Dropout Reduces Underfitting
单位:Meta AI, UC伯克利, MBZUAI
论文:https://arxiv.org/abs/2303.01500
代码(刚刚开源):
https://github.com/facebookresearch/dropout
日期: 2023年3月2日提交
当前阅读日期: 2023-03-08
论文主要贡献:
论文提供了两种改变标准dropout的方法:early dropout 和 late dropout 提高了过拟合与欠拟合模型的模型效果。
具体为:
- early dropout :在训练的开始一段时间进行dropout 在以后的训练中不使用,用于欠拟合模型更好的拟合
- late dropout: 在训练的一开始不使用dropout ,在之后的训练使用dropout,来降低已经使用dropout模型的过拟合。
论文代码
early drop 与 late drop 的实现
# https://github.com/facebookresearch/dropout/blob/main/drop_scheduler.py
import numpy as np
def drop_scheduler(drop_rate, epochs, niter_per_ep, cutoff_epoch=0, mode="standard", schedule="constant"):
'''
drop_rate: drop_rate
epochs: epochs
niter_per_ep:num_training_steps_per_epoch
cutoff_epoch: 当mode 为 early 时表示从哪个epoch drop out 结束使用
当mode 为 late 时表示从哪个epoch drop out 开始使用
mode: ["standard", "early", "late"]
schedule: drop out 是线性的还是固定的["constant", "linear"]

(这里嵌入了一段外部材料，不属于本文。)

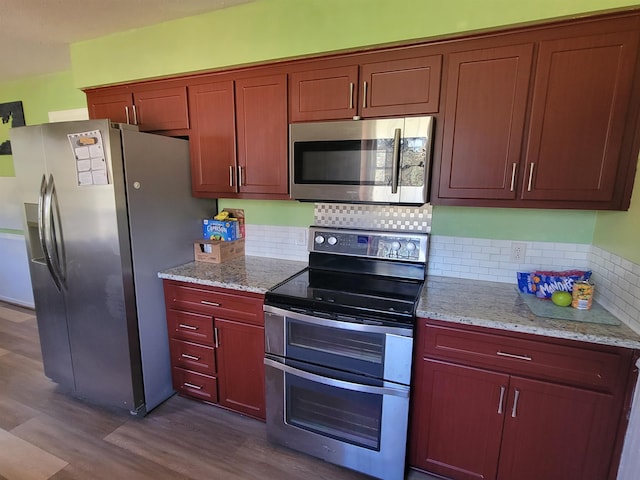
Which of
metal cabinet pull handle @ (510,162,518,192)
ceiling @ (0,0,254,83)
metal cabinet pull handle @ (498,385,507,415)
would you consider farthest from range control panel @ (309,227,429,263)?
ceiling @ (0,0,254,83)

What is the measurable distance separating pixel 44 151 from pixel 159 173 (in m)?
0.66

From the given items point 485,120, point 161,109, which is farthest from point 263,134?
point 485,120

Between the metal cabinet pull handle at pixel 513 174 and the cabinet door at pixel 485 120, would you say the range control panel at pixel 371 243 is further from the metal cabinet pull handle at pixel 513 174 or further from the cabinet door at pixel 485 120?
the metal cabinet pull handle at pixel 513 174

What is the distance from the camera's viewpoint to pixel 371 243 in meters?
1.97

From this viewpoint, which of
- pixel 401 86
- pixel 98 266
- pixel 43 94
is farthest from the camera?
pixel 43 94

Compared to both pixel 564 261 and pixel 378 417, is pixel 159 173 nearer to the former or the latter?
pixel 378 417

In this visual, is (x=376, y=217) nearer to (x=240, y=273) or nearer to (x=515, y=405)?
(x=240, y=273)

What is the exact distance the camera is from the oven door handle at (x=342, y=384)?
57.7 inches

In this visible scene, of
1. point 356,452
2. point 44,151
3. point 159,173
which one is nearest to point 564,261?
point 356,452

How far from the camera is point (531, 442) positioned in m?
1.41

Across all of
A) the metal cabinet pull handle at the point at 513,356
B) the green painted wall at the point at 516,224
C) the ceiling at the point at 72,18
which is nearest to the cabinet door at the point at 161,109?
the ceiling at the point at 72,18

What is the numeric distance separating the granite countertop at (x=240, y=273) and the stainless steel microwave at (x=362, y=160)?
55 centimetres

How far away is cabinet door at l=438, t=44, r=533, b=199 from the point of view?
147 centimetres

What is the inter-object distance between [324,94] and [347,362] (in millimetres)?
1456
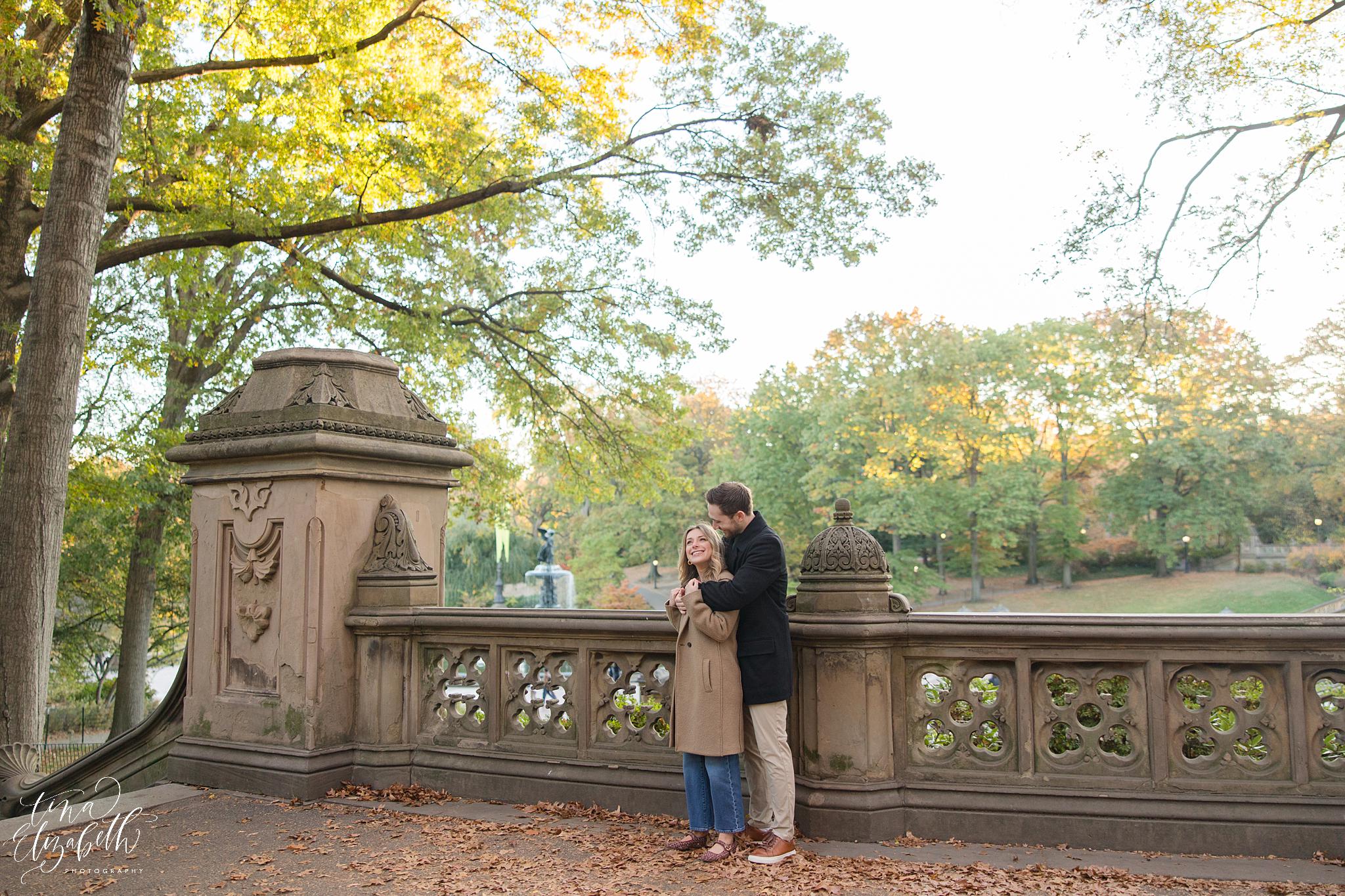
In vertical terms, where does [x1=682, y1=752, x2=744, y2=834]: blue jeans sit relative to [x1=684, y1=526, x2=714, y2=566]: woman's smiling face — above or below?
below

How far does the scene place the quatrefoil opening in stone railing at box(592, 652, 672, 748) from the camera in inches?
212

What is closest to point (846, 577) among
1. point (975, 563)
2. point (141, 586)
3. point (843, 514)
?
point (843, 514)

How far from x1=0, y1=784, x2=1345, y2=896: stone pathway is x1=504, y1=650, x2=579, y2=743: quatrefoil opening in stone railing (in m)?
0.53

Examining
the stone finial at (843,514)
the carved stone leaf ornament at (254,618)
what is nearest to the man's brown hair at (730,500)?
the stone finial at (843,514)

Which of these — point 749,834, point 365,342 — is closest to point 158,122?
point 365,342

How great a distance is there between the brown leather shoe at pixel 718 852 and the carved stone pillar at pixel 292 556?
2.62 meters

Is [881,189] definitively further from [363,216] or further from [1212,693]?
[1212,693]

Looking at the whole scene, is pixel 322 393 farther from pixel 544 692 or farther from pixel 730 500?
pixel 730 500

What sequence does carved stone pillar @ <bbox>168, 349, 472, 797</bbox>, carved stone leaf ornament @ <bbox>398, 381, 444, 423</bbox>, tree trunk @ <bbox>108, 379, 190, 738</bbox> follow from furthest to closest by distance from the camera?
1. tree trunk @ <bbox>108, 379, 190, 738</bbox>
2. carved stone leaf ornament @ <bbox>398, 381, 444, 423</bbox>
3. carved stone pillar @ <bbox>168, 349, 472, 797</bbox>

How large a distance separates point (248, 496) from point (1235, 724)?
18.8 ft

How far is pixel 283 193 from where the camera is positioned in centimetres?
1226

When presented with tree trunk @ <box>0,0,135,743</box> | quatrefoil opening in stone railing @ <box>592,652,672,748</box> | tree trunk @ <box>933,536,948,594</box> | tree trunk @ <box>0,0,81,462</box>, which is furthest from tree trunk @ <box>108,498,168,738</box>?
tree trunk @ <box>933,536,948,594</box>

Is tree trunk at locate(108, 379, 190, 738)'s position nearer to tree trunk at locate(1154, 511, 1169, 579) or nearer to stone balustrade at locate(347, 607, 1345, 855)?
stone balustrade at locate(347, 607, 1345, 855)

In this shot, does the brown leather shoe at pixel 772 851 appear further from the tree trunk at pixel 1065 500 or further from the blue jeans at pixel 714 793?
the tree trunk at pixel 1065 500
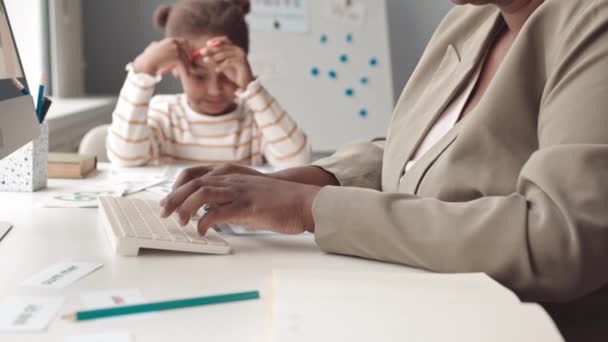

return : np.array length = epochs * niter_per_ep
每一batch 的 dropout
'''
assert mode in ["standard", "early", "late"]
if mode == "standard":
return np.full(epochs * niter_per_ep, drop_rate)
early_iters = cutoff_epoch * niter_per_ep
late_iters = (epochs - cutoff_epoch) * niter_per_ep
if mode == "early":
assert schedule in ["constant", "linear"]
if schedule == 'constant':
early_schedule = np.full(early_iters, drop_rate)
elif schedule == 'linear':
early_schedule = np.linspace(drop_rate, 0, early_iters)
final_schedule = np.concatenate((early_schedule, np.full(late_iters, 0)))
elif mode == "late":
assert schedule in ["constant"]
early_schedule = np.full(early_iters, 0)
final_schedule = np.concatenate((early_schedule, np.full(late_iters, drop_rate)))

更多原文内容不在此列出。